Pardonner. Mais de quoi s’agit-il, quand nous parlons de pardon ? Le Notre-Père, dans sa cinquième demande, nous fait dire : « pardonne-nous nos offenses (sous-entendu « envers toi »), comme nous pardonnons aussi à ceux qui nous ont offensé ». Ce qui pourrait laisser penser que nous pourrions « offenser » Dieu, lui porter atteinte. Le terme “offenses” n’est pas la meilleure traduction, de ce point de vue, nous disent les exégètes. Ils savent en effet que le terme biblique utilisé est le mot “dette” : « Remets-nous nos dettes comme nous remettons leur dette à ceux qui nous doivent ». C’est bien ce que met en scène la parabole du jour.
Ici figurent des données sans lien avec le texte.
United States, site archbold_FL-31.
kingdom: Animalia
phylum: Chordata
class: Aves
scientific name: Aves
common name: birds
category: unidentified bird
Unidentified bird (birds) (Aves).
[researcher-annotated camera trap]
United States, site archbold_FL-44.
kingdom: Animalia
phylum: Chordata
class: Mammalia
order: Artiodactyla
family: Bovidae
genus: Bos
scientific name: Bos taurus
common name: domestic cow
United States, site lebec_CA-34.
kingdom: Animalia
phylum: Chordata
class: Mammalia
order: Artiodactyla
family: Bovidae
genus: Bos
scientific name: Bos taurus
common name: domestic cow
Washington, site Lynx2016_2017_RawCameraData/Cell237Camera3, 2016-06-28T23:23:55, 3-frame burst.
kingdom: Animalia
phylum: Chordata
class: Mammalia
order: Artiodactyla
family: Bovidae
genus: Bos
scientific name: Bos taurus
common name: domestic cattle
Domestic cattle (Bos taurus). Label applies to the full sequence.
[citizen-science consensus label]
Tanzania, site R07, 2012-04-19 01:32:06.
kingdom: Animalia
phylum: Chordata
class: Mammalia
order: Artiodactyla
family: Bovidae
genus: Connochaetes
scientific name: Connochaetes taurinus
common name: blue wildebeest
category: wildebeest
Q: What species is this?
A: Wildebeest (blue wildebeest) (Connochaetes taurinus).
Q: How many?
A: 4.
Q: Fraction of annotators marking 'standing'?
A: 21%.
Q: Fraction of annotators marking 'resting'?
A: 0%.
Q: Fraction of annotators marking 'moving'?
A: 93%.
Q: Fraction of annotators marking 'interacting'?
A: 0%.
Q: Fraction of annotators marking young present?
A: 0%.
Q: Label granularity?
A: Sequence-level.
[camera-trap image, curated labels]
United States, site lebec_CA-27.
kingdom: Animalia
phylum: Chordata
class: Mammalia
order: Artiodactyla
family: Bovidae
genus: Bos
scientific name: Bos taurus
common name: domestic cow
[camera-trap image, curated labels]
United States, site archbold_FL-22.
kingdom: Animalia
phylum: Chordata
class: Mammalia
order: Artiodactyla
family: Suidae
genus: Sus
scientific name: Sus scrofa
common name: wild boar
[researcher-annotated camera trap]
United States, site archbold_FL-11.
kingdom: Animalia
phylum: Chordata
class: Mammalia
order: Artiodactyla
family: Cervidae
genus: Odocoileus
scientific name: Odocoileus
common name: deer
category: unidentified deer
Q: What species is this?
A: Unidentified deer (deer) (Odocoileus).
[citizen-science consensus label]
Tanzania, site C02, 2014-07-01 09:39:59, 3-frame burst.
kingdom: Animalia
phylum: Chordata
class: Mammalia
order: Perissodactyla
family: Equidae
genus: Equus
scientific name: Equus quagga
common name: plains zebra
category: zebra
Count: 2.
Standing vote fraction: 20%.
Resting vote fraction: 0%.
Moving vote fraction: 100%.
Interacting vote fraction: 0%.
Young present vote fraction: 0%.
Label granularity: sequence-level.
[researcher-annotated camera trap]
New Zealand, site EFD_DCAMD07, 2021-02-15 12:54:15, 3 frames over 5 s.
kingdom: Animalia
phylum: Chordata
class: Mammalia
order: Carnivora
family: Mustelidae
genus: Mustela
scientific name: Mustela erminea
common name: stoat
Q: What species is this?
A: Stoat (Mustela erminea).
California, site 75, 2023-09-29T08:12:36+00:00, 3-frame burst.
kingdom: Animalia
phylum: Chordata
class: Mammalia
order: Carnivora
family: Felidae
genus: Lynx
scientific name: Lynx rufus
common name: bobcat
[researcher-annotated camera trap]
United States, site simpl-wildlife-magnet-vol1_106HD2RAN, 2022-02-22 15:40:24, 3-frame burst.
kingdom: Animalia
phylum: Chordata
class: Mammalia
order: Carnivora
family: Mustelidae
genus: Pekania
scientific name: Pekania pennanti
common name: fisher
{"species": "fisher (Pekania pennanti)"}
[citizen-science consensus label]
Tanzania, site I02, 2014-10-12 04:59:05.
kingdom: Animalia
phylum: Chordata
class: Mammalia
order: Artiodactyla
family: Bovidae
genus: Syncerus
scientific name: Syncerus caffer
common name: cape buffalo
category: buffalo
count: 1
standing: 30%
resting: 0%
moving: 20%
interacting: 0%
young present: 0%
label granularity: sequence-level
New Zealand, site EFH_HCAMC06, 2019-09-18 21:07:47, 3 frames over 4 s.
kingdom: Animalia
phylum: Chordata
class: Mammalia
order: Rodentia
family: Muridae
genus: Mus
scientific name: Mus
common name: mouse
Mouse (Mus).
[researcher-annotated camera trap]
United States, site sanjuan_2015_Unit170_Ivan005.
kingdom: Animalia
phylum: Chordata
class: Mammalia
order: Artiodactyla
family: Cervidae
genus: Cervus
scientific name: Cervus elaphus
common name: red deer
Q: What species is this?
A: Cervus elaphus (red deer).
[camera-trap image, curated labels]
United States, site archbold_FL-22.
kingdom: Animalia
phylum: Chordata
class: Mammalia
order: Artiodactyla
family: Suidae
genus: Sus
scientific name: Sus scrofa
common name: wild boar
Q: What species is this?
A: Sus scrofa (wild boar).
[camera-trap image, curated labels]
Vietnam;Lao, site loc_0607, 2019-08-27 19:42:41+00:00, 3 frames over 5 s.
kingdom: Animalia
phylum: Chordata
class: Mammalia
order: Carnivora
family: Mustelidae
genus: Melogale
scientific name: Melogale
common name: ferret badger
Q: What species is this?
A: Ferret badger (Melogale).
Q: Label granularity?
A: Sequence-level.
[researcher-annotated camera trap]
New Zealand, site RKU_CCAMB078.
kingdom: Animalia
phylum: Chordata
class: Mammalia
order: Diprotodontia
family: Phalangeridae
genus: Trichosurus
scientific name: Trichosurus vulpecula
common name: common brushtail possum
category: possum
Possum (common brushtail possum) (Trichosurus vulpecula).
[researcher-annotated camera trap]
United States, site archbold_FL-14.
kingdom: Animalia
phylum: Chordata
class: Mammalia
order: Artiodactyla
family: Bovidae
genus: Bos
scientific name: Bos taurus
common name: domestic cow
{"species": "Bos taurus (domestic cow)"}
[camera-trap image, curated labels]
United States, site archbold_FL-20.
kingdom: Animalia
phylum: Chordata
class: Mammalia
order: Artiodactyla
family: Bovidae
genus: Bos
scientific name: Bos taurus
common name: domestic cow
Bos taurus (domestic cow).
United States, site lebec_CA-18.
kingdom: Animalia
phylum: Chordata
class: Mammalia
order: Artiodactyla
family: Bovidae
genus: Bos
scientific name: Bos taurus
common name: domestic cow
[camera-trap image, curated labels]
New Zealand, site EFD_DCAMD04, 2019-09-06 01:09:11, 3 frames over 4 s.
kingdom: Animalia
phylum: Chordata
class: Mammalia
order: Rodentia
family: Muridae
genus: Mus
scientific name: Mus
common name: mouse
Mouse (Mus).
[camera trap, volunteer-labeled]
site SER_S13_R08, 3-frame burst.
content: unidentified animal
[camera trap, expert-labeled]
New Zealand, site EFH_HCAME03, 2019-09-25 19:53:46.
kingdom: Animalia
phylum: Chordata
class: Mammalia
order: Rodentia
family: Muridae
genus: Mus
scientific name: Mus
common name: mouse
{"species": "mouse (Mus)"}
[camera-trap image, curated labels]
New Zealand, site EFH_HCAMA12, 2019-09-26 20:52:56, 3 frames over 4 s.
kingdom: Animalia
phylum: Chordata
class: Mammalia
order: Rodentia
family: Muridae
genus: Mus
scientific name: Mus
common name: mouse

Or, de quoi sommes-nous « en dette » envers Dieu, sinon la dette de l’amour ? Ainsi, demander pardon à Dieu, ce n’est pas lui dire : « nous t’avons fait du mal, excuse-nous ! ». C’est en quelque sorte lui dire : « Toi qui nous aimes, nous reconnaissons que nous ne t’aimons pas » ou « ne t’aimons pas assez. »

En conséquence, nous pouvons comprendre que pardonner « à ceux qui nous ont offensés », c’est consentir, comme Dieu le fait pour nous, à continuer d’aimer ceux qui nous ont ignorés ou blessés, et qui sont en dette d’amour envers nous.

Un enfant se vexe de sa mère qui refuse de lui offrir ceci ou cela, et il lui fait le reproche : « Tu ne m’achètes jamais rien ! ». La maman ravale sa salive, puis elle se dit que cette ingratitude montre bien que sa fille a encore du chemin à faire pour savoir aimer avec reconnaissance ! Un père corrige son enfant et le blesse par une parole humiliante. L’enfant va devoir apprendre à pardonner à son père. C’est-à-dire apprendre à penser que son père, aussi formidable soit-il, ne l’aime pas à la hauteur de l’amour qu’il doit témoigner pour lui…

Pardonner, n’est pas ignorer le mal qui a été fait — ou le bien qui n’a pas été fait ! — : c’est donner de l’amour par-delà le mal qui a été fait et par-delà l’amour qui n’a pas été donné. C’est “par-donner”, c’est donner “par-delà”. Certes, il y a des choses impardonnables. Et Jésus lui—même n’a pas “pardonné”, si “pardonner” veut dire “justifier” ou “accorder des circonstances atténuantes”. Un mal est un mal. Une faute est une faute. Mais pardonner, c’est dire au frère ce que Dieu nous dit : « je ne te réduirai pas à tes actes ou à tes paroles » ; « tu vaux bien plus que ce que tu as fait » ; et encore : « l’amour couvre une multitude de péchés » (1Piere 4, 8).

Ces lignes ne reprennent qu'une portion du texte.